Il faudrait que vous m'appreniez, a dit John.

A tenir tête aux autres ? Il n'y a rien à apprendre, mon cher John, je dirais plus que c'est une disposition d'esprit.

Tout en lui relevant le menton, j'ai continué :

Levez la tête, voilà. Soyez fier de ce que vous êtes. Bombez le torse, tenez-vous droit. Et bien, voilà un autre homme !

      C'était vrai. Dans cette posture, John avait toute l'allure d'un capitaine. Il m'aurait donné un ordre, je l'aurais exécuté sans hésiter. Mais je doutais qu'il puisse conserver longtemps cette soudaine confiance. J'ai repris :

Et si jamais Hawkins...

      Il s'est affaissé à la simple énonciation de ce nom. On aurait dit que je venais de lui mettre le poids d'une baleine bleue, en pleine digestion de plancton, sur les épaules. J'ai eu une illumination. J'allais lui montrer exactement ce qu'il fallait faire, en situation. D'un geste, je lui ai intimé de descendre.

Venez John, nous allons tout de suite mettre ces conseils en application.
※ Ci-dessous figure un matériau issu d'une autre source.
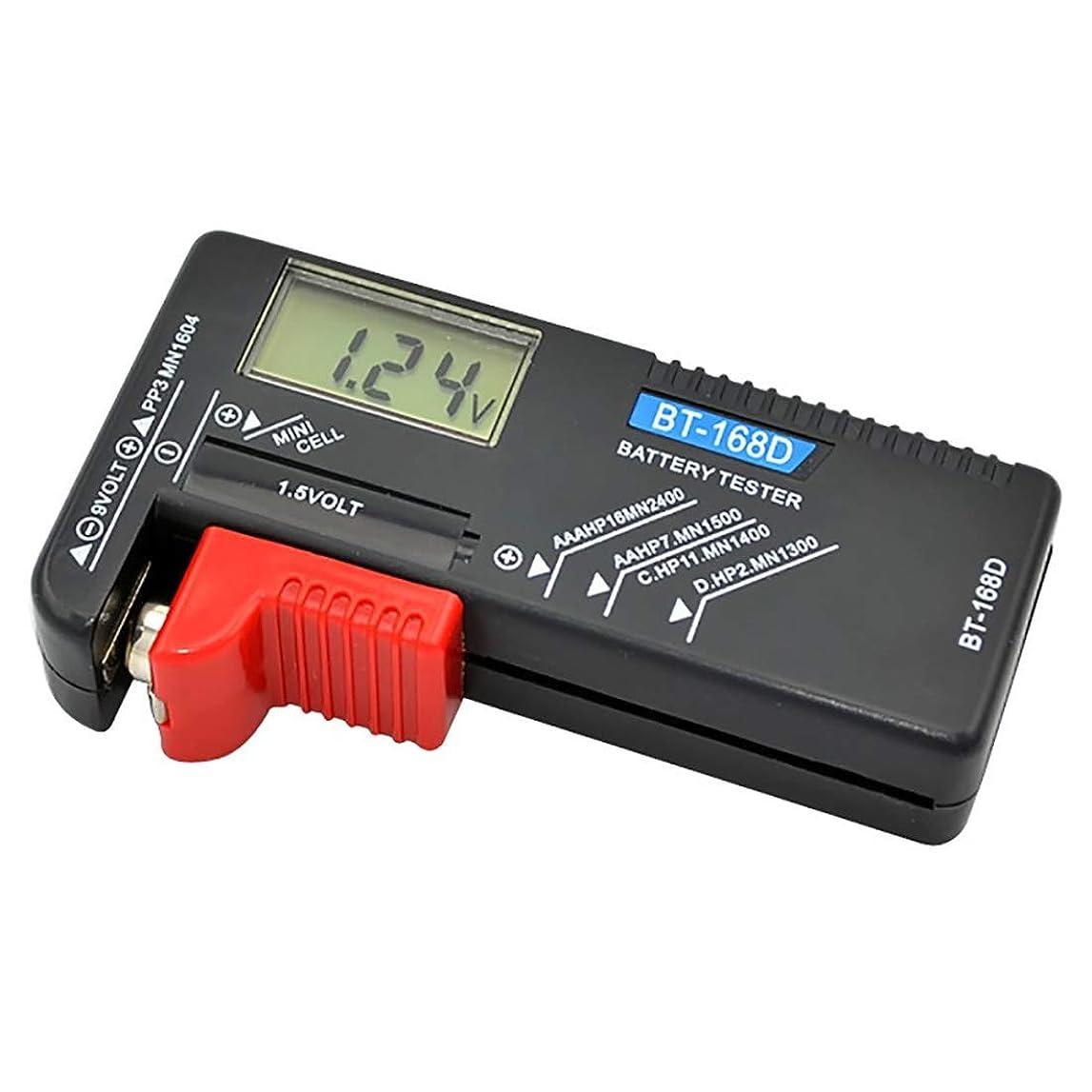 店主復活する遠足バッテリーテスター 乾電池残量測定器 乾電池やボタン電池の残量チェック ブラック BT-168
      Voyant qu'il hésitait, j'ai ajouté :

Ne craignez rien et descendez, je vous promets que tout ira bien.


11 Janvier 1665, plus tard...


     Je n'ai pas toujours de bonnes idées Monsieur Gift. Je m'en suis une nouvelle fois rendue compte aujourd'hui. Pleine de détermination, j'ai donc décidé d'aller rendre visite à ce cher Edward Hawkins. Je suis descendue sur le pont avec agilité pour trouver Hawkins perché sur un tonneau, à l'avant du bateau.
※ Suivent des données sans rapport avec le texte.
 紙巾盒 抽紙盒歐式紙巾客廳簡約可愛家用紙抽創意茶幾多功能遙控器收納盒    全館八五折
      Toute une flopée de marins était rassemblée autour de lui, les yeux levés vers le ciel. Je me suis approchée, John me suivant de près. Voilà à peu près ce qui se disait :

      « Et c'est là que j'ai vu la bête fondre sur moi. Elle était immense. Des ailes aussi larges que nos voiles, un bec crochu et de longues griffes acérées ; voilà à quoi elle ressemblait. Elle poussa un long cri avant de se poser devant moi. Prenant mon courage à deux mains, je lui fis face. Elle me chargea aussitôt que j'eus dégainé mon sabre. Nous combattîmes chacun avec acharnement. Elle, avec rage, moi, luttant pour ma survie. Finalement, au moment où je crus que c'en était fini, elle fit un faux mouvement, ce qui me permit de trancher une de ses ailes. Hurlant de douleur, la bête reprit son envol vers l'enfer, d'où elle n'aurait jamais dû sortir. »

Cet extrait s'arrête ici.